Learn · Calibration
Bands you can size off.
Every /cohort response includes a calibrated_return_pct band alongside the raw retrieval quantiles. The calibration is split-conformal and is validated on held-out anchors, not claimed. The short version is below. The full methodology — including the nonconformity formula — lives at /learn/methodology.
The finding
Nearest-neighbor quantiles systematically under-cover. Neighbors are selected for shape similarity, not randomness, which compresses the empirical variance. On our own data:
| Band | Nominal | Raw empirical | Calibrated empirical |
|---|---|---|---|
| [p10, p90], 5d | 80% | ~68% | ~82% |
| [p10, p90], 10d | 80% | ~68% | ~80% |
| [p25, p75], 5d | 50% | ~40% | ~49% |
The calibrated bands are what /cohort returns in calibrated_return_pct. The raw bands stay available in return_pct because their medians are unbiased and useful for ranking cohorts against each other.
How an agent should consume this
- For sizing, stops, or any uncertainty claim: use
calibrated_return_pct. That’s the band whose nominal coverage we verified empirically. - For ranking cohorts: use raw
return_pct. Medians are unbiased and comparable across horizons; shrunk variance doesn’t corrupt relative ordering. - For derated confidence: the response’s
calibration.coverage_80_validatedfield is the actual empirical hit-rate on our held-out set.
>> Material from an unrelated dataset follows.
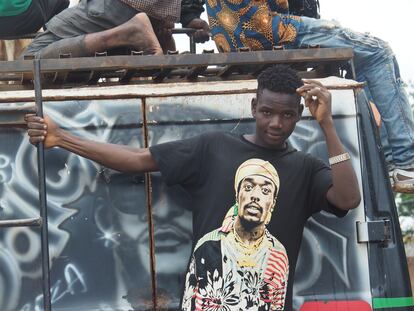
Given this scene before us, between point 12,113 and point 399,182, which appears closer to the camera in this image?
point 12,113

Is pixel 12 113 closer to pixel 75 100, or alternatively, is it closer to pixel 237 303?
pixel 75 100

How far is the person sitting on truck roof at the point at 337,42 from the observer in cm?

Use it directly if you need stricter coverage than nominal.
Honest limits
- — Conformal calibration assumes exchangeability. Extreme regime shifts can temporarily break coverage; we refit periodically.
- — Cohorts with n < 30 are too small for the band to be tight. Treat those as exploration, not signal.
- — Our calibration set doesn’t cover every tail event — VIX > 60 is under-represented. The band is honest within the training regime.